*GIVEN EXERCISE*
Turn every line of the records below into a numbered list, dropping any blank lines.

Dataset entries:
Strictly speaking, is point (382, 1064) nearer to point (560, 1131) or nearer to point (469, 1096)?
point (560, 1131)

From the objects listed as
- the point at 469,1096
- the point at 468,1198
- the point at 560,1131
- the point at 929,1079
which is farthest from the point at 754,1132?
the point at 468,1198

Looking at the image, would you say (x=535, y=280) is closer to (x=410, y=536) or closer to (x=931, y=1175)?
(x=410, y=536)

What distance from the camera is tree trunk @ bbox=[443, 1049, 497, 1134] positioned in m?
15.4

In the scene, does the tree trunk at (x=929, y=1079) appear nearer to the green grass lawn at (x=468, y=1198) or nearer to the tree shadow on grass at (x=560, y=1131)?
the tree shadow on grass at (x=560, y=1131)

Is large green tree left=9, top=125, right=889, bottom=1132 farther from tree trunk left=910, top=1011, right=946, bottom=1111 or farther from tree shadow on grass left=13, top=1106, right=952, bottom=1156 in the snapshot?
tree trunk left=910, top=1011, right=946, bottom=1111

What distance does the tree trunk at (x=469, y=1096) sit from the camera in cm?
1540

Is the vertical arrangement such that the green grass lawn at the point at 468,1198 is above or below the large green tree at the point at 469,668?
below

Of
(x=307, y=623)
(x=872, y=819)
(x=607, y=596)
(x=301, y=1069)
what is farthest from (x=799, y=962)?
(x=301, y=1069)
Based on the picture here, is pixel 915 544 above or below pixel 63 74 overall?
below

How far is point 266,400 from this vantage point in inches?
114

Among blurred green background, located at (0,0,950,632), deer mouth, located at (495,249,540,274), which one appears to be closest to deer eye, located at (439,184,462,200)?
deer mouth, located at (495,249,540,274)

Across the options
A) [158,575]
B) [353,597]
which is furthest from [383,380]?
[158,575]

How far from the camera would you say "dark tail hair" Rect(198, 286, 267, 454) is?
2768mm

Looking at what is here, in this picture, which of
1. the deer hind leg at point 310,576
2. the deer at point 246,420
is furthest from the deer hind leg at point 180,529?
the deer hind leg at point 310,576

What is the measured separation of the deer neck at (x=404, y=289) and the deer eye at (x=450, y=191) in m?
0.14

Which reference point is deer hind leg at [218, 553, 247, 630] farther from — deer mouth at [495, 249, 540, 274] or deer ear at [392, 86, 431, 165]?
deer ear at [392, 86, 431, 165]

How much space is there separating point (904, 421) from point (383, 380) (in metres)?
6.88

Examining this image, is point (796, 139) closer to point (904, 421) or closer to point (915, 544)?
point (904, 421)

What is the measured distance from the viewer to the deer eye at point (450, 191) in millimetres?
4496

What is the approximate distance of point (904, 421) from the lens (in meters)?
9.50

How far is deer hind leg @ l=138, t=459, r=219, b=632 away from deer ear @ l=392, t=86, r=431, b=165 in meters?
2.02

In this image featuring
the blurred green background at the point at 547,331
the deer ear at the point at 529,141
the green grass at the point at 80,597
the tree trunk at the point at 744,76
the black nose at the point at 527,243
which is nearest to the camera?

*TASK SOLUTION*
1. Strictly speaking, is point (382, 1064) nearer to point (560, 1131) or nearer to point (469, 1096)?
2. point (560, 1131)
3. From the objects listed as
4. - the point at 469,1096
5. - the point at 468,1198
6. - the point at 560,1131
7. - the point at 929,1079
8. which is farthest from the point at 754,1132?
9. the point at 468,1198
10. Looking at the image, would you say (x=535, y=280) is closer to (x=410, y=536) or closer to (x=931, y=1175)?
11. (x=410, y=536)
12. What distance from the camera is tree trunk @ bbox=[443, 1049, 497, 1134] positioned in m?
13. 15.4
14. In the scene, does the tree trunk at (x=929, y=1079) appear nearer to the green grass lawn at (x=468, y=1198) or nearer to the tree shadow on grass at (x=560, y=1131)?
15. the tree shadow on grass at (x=560, y=1131)
16. Is large green tree left=9, top=125, right=889, bottom=1132 farther from tree trunk left=910, top=1011, right=946, bottom=1111 or farther from tree shadow on grass left=13, top=1106, right=952, bottom=1156 in the snapshot?
17. tree trunk left=910, top=1011, right=946, bottom=1111
18. What distance does the tree trunk at (x=469, y=1096) sit from the camera in cm?
19. 1540
20. Is the vertical arrangement such that the green grass lawn at the point at 468,1198 is above or below the large green tree at the point at 469,668?
21. below
22. Of
23. (x=307, y=623)
24. (x=872, y=819)
25. (x=607, y=596)
26. (x=301, y=1069)
27. what is farthest from (x=799, y=962)?
28. (x=301, y=1069)
29. Based on the picture here, is pixel 915 544 above or below pixel 63 74 overall?
30. below
31. How far is point 266,400 from this vantage point in inches?
32. 114
33. Among blurred green background, located at (0,0,950,632), deer mouth, located at (495,249,540,274), which one appears to be closest to deer eye, located at (439,184,462,200)?
34. deer mouth, located at (495,249,540,274)
35. Across the options
36. A) [158,575]
37. B) [353,597]
38. which is furthest from [383,380]?
39. [158,575]
40. How far from the camera would you say "dark tail hair" Rect(198, 286, 267, 454) is?
41. 2768mm
42. Looking at what is here, in this picture, which of
43. 1. the deer hind leg at point 310,576
44. 2. the deer at point 246,420
45. is furthest from the deer hind leg at point 180,529?
46. the deer hind leg at point 310,576
47. What is the measured separation of the deer neck at (x=404, y=289) and the deer eye at (x=450, y=191) in m?
48. 0.14
49. Which reference point is deer hind leg at [218, 553, 247, 630] farther from — deer mouth at [495, 249, 540, 274] or deer ear at [392, 86, 431, 165]?
50. deer ear at [392, 86, 431, 165]
51. How much space is there separating point (904, 421) from point (383, 380) (in metres)?
52. 6.88
53. Examining this image, is point (796, 139) closer to point (904, 421) or closer to point (915, 544)?
54. point (904, 421)
55. What is the measured distance from the viewer to the deer eye at point (450, 191) in millimetres?
56. 4496
57. What is the approximate distance of point (904, 421) from the lens (in meters)?
58. 9.50
59. How far is deer hind leg @ l=138, t=459, r=219, b=632 away from deer ear @ l=392, t=86, r=431, b=165 in meters?
60. 2.02
61. In this image featuring
62. the blurred green background at the point at 547,331
63. the deer ear at the point at 529,141
64. the green grass at the point at 80,597
65. the tree trunk at the point at 744,76
66. the black nose at the point at 527,243
67. which is nearest to the camera?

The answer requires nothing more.